GrepSeek: コーパスとの直接的な相互作用のための検索エージェントの訓練

要旨

大規模言語モデル（LLM）を用いた検索エージェントは、複数回の推論と情報検索を通じて、知識集約型言語タスクにおいて大きな可能性を示している。既存のほとんどのシステムでは、キーワードや自然言語クエリを受け取り、事前計算された文書表現のインデックスを用いてランク付けされた文書リストを返す検索器を用いて情報にアクセスする。本研究では、検索エージェントがコーパス自体を検索環境として扱い、実行可能なシェルコマンドを発行することで証拠を見つけるという、相補的な視点を探求する。我々は、GrepSeekを提案する。これは最適化された直接コーパス対話型（DCI）検索エージェントであり、大規模テキストコーパスから証拠を見つけ、フィルタリングし、構成するためのコンパクトな検索エージェントを訓練する。大規模コーパス上で強化学習を用いて直接的に行動学習を行う際の不安定性に対処するため、二段階の訓練パイプラインを提案する。第一段階では、解答を認識するTutorと解答を参照しないPlannerを用いて、検証済みで因果的に根拠付けられた検索軌跡を生成し、コールドスタート用データセットを構築する。第二段階では、Group Relative Policy Optimization（GRPO）を用いて初期化された方策を洗練し、エージェントがコーパスとの直接的な相互作用を通じてタスク指向の検索行動を改善できるようにする。さらに、DCIを大規模に実用的にするため、意味を保持するシャーディング並列実行エンジンを使用する。これにより、シェルベースの検索を最大7.6倍高速化しつつ、シェルコマンドの逐次実行とバイトレベルの完全等価性を維持する。7つのオープンドメイン質問応答ベンチマークにおける実験結果は、GrepSeekが全体的に最も優れたトークンレベルのF1スコアとExact Matchを達成することを示している。また、我々の分析は、表面形式の変動が大きいクエリに対する純粋な字句的相互作用の限界を明らかにし、現実世界において既存の検索パラダイムを補完できる実用的で競争力のある検索エージェント手法としてのDCIの可能性を示唆している。

English

Large Language Model (LLM) search agents have shown strong promise for knowledge-intensive language tasks through multiple rounds of reasoning and information retrieval. Most existing systems access information using a retriever that takes a keyword or natural language query and returns a ranked list of documents using an index of pre-computed document representations. In this work, we explore a complementary perspective in which the search agent treats the corpus itself as the search environment and finds evidence by issuing executable shell commands. We introduce GrepSeek, an optimized direct corpus interaction (DCI) search agent that trains a compact search agent to find, filter, and compose evidence from large text corpora. To address the instability of learning behavior directly with reinforcement learning on large corpora, we propose a two-stage training pipeline. First, we construct a cold-start dataset using an answer-aware Tutor and answer-blind Planner to generate verified, causally grounded search trajectories. Second, we refine the initialized policy with Group Relative Policy Optimization (GRPO), allowing the agent to improve its task-oriented search behavior through direct interaction with the corpus. To make DCI practical at scale, we further use a semantics-preserving sharded-parallel execution engine that accelerates shell-based retrieval by up to 7.6times while preserving byte-exact equivalence with sequential execution of the shell command.

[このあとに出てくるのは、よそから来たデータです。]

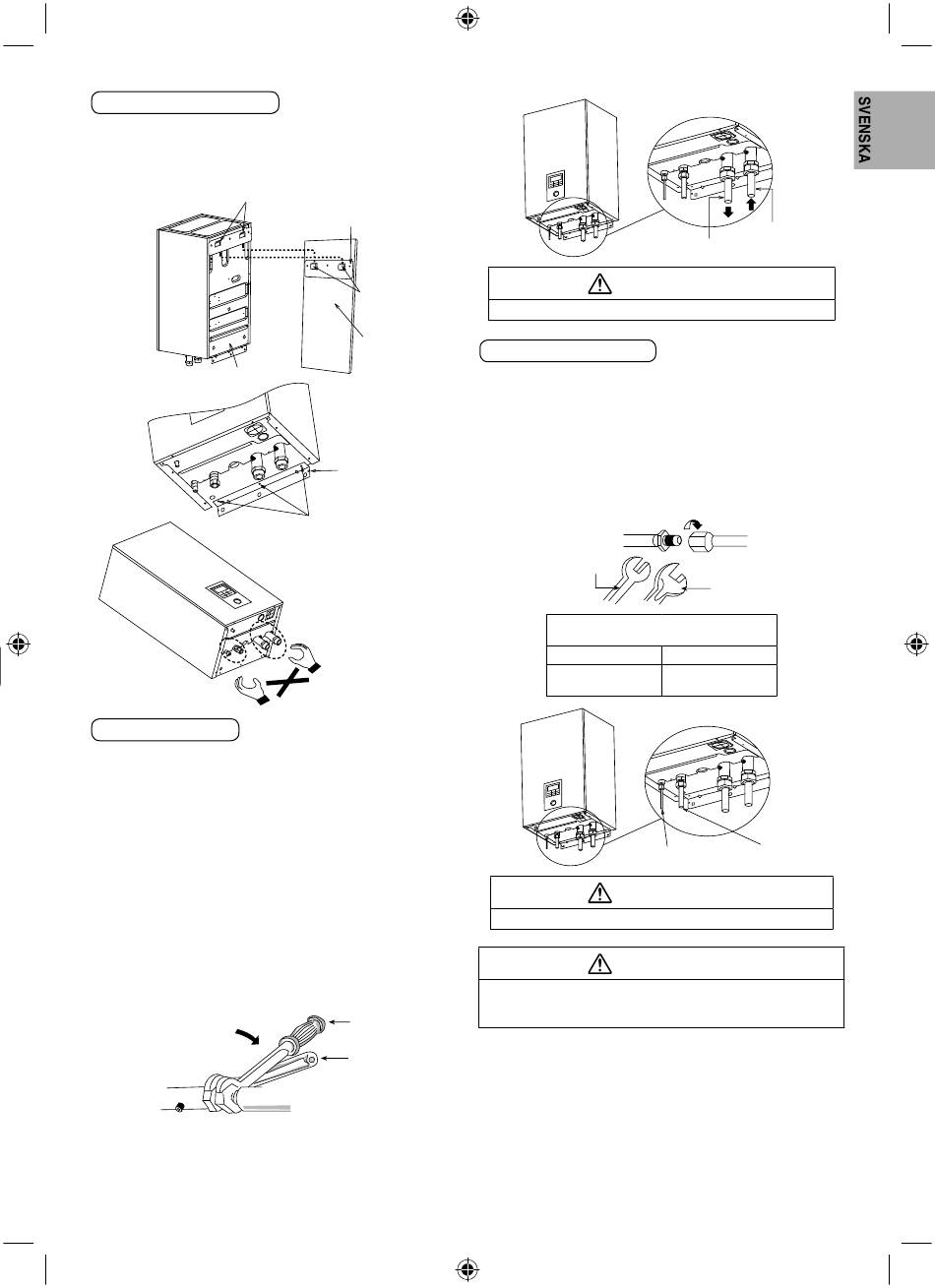 SVENSKA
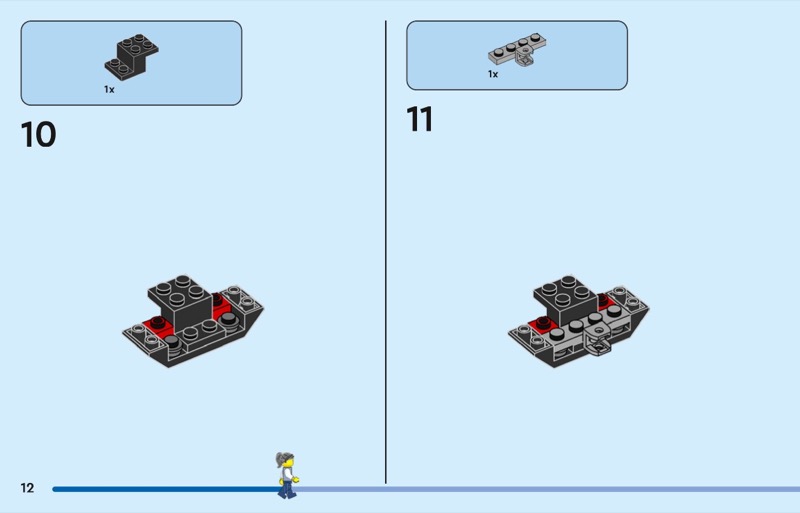 1x

10

1x

11

12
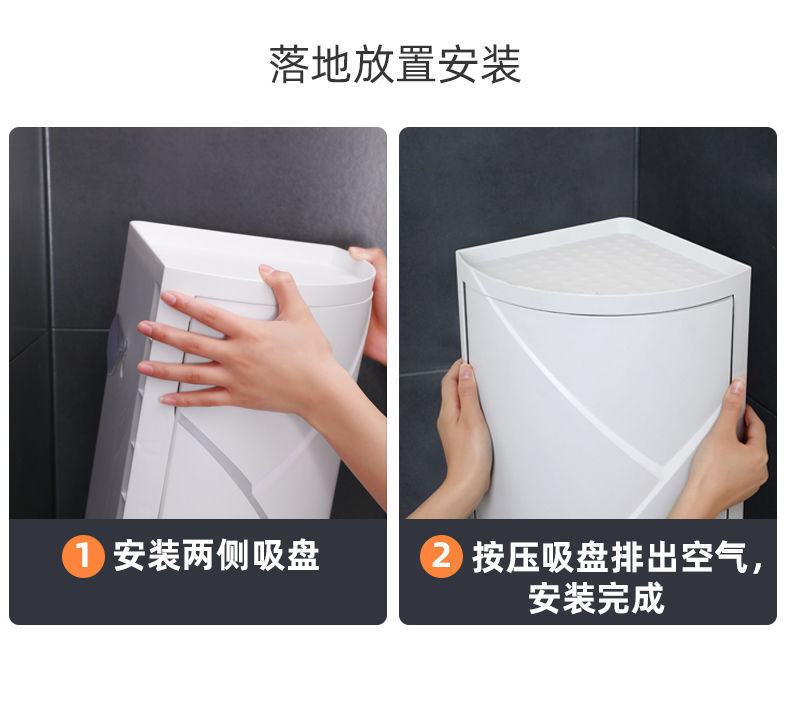 落地放置安装

1 安装两侧吸盘

2 按压吸盘排出空气，安装完成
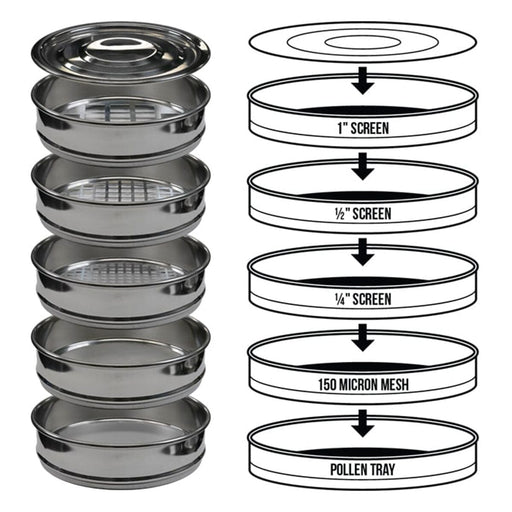 1" SCREEN

½" SCREEN

¼" SCREEN

150 MICRON MESH

POLLEN TRAY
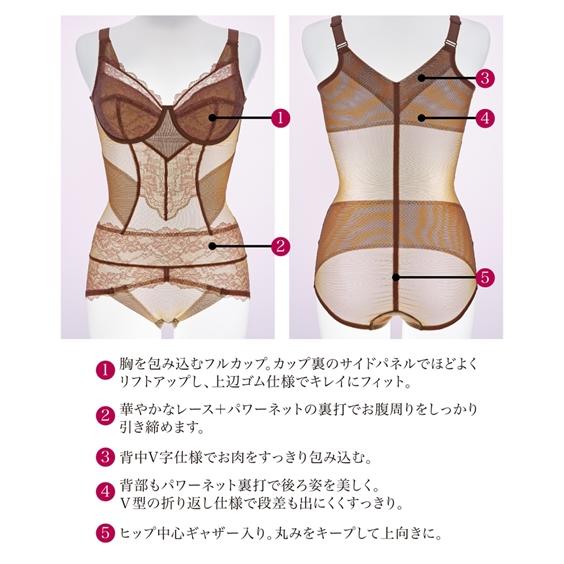 1

2

3

4

5

1 胸を包み込むフルカップ。カップ裏のサイドパネルでほどよくリフトアップし、上辺ゴム仕様でキレイにフィット。

2 華やかなレース＋パワーネットの裏打でお腹周りをしっかり引き締めます。

3 背中V字仕様でお肉をすっきり包み込む。

4 背部もパワーネット裏打で後ろ姿を美しく。V型の折り返し仕様で段差も出にくくすっきり。

5 ヒップ中心ギャザー入り。丸みをキープして上向きに。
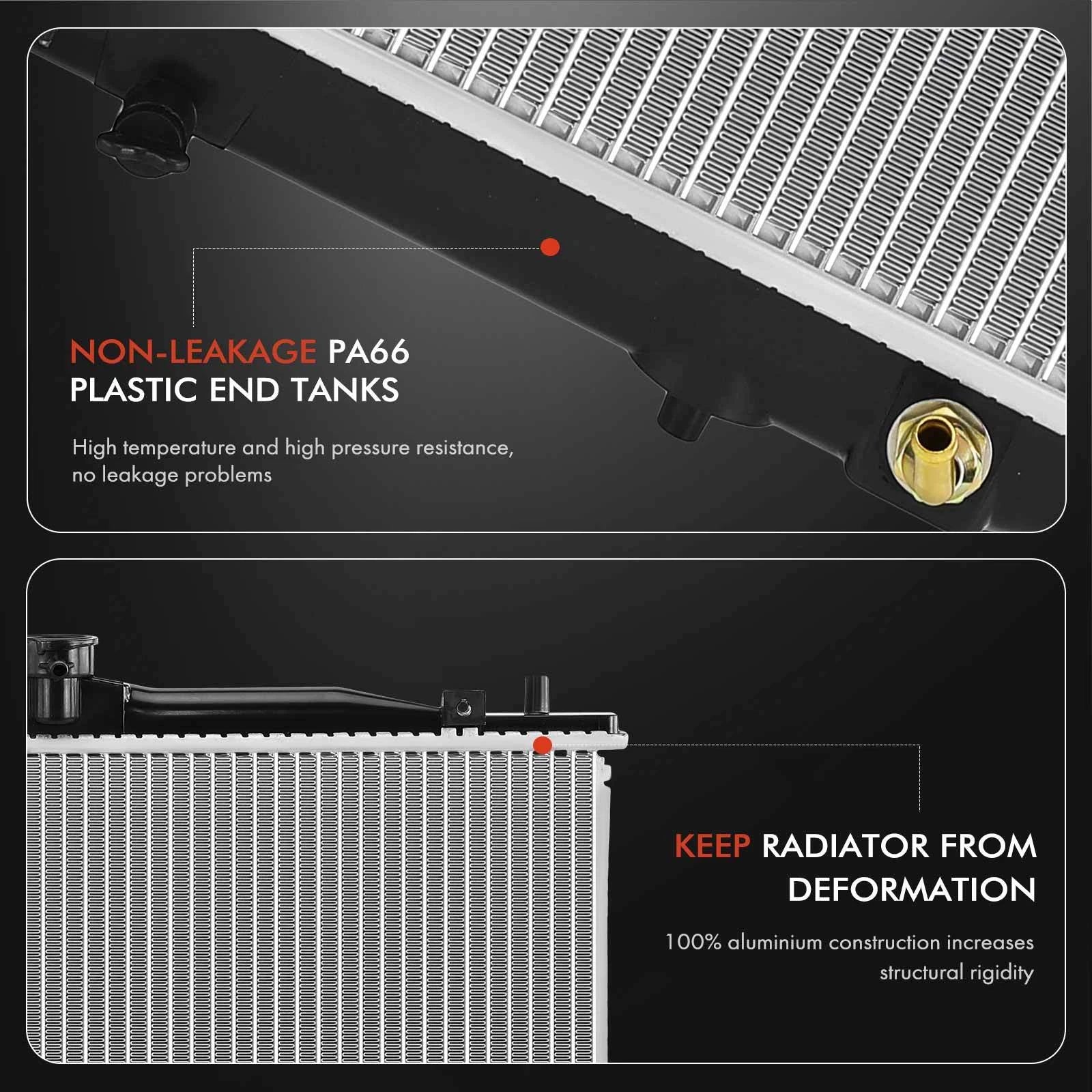 NON-LEAKAGE PA66
PLASTIC END TANKS

High temperature and high pressure resistance, no leakage problems

KEEP RADIATOR FROM
DEFORMATION

100% aluminium construction increases structural rigidity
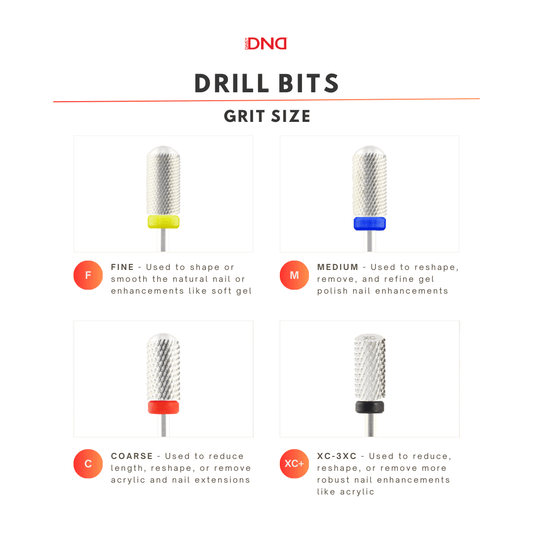 DND

DRILL BITS

GRIT SIZE

F

FINE - Used to shape or smooth the natural nail or enhancements like soft gel

M

MEDIUM - Used to reshape, remove, and refine gel polish nail enhancements

C

COARSE - Used to reduce length, reshape, or remove acrylic and nail extensions

XC

XC+

XC-3XC - Used to reduce, reshape, or remove more robust nail enhancements like acrylic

Experiments across seven open-domain question answering benchmarks show that GrepSeek achieves the strongest overall token-level F_1 and Exact Match. Our analysis also highlights the limitations of purely lexical interaction on queries with substantial surface-form variation, suggesting DCI as a practical and competitive method for search agents that can complement existing retrieval paradigms in the real world.